Standing atop the various objectifications of the will as the most fully individual being, we are the masters and possessors of nature. We live on other beings; their existence is sacrificed to our comfort and enjoyment. However, we are not the happiest but the most miserable of beings. As the most individual being, we are the greatest enemies of our own happiness. Knowledge which shows us so clearly how to attain what we desire shows us as well the infinity of other desirable things that are concealed from beings who live only by their instincts. Each individual seeks only his own aggrandizement and is willing to sacrifice not merely all of nature but all of his fellow human beings to this end. Man, the master of nature, cannot master himself and thus repeatedly inflicts the most terrible suffering upon himself and his fellows.

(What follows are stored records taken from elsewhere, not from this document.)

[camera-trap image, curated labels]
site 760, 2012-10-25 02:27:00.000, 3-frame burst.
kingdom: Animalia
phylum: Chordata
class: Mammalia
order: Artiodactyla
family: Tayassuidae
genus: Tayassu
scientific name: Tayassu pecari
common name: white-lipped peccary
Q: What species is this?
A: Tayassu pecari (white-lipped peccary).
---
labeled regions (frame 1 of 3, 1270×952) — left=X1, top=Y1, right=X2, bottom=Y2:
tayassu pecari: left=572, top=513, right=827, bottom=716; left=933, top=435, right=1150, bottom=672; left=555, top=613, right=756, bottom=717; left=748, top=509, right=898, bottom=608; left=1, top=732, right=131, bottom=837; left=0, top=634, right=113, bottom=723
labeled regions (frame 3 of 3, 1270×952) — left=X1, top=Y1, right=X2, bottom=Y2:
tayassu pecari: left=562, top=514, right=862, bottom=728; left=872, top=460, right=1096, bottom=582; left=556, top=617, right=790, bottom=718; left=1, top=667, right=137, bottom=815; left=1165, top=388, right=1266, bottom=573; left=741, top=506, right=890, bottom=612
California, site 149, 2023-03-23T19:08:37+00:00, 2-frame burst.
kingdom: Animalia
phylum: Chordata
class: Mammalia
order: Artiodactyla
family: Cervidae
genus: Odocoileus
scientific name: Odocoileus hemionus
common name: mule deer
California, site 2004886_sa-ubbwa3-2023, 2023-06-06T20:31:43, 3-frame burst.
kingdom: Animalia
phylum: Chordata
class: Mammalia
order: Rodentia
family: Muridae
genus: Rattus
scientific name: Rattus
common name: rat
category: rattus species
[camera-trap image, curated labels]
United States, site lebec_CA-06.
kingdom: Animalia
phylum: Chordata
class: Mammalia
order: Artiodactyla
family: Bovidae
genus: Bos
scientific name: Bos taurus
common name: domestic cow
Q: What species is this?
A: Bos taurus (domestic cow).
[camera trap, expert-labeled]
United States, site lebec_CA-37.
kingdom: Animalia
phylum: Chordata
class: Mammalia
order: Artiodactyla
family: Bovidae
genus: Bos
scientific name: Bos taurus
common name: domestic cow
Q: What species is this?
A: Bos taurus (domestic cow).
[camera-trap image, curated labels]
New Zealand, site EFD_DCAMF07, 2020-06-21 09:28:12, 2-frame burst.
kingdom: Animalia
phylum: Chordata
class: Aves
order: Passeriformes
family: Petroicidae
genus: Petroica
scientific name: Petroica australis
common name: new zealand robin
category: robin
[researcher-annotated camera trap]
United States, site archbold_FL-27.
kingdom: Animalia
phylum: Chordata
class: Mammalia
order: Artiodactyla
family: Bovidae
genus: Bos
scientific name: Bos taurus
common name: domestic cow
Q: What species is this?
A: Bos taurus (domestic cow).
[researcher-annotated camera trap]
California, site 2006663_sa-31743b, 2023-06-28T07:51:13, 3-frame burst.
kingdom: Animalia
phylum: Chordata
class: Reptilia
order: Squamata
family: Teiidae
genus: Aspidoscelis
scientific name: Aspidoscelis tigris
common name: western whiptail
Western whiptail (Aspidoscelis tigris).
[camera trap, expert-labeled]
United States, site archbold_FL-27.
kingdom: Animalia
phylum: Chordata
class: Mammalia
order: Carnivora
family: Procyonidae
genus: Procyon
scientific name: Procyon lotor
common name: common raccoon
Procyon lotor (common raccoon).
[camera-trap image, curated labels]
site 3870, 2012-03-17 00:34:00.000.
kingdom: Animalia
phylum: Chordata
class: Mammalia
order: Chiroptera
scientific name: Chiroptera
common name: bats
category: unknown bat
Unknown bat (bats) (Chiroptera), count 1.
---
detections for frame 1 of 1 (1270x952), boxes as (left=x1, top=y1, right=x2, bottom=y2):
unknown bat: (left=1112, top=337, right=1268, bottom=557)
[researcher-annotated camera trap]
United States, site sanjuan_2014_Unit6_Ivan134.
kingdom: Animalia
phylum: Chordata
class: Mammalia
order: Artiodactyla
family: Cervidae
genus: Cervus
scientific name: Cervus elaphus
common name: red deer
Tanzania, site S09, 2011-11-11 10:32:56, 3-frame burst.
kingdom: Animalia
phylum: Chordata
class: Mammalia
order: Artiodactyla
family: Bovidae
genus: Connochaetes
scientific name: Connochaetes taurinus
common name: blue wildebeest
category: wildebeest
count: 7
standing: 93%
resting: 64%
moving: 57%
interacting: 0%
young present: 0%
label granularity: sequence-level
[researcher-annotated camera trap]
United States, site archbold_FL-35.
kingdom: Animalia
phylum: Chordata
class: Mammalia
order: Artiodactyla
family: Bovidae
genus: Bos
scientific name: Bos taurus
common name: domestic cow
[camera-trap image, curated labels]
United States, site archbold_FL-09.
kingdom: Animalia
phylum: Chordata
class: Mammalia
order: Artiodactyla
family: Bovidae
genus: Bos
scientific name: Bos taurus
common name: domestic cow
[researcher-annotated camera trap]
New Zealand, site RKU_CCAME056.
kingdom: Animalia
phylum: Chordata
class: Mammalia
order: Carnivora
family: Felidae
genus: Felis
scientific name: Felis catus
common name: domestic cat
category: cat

Human beings have tried to solve this problem. The formation of the state, as Hobbes pointed out, is an attempt to harmonize all interests and wills in the interest of human happiness and prosperity. In Schopenhauer's view, however, there is no political solution, since politics itself is always employed as an instrument of torture by egoistical individuals striving to aggrandize themselves. Moreover, even if a political solution in this conflict were possible, it would not produce happiness, for peace and prosperity lead only to a "life-destroying boredom, a lifeless longing without a definite object, a deadening languor." Life, as Schopenhauer sees it, is thus a constantly prevented dying, and the alertness of man a constantly postponed boredom. There is no way out; the life of every man is a tragedy.


Now I had something to say about all that, but I forgot. I will hope it comes back to me later, and if so, I will post it.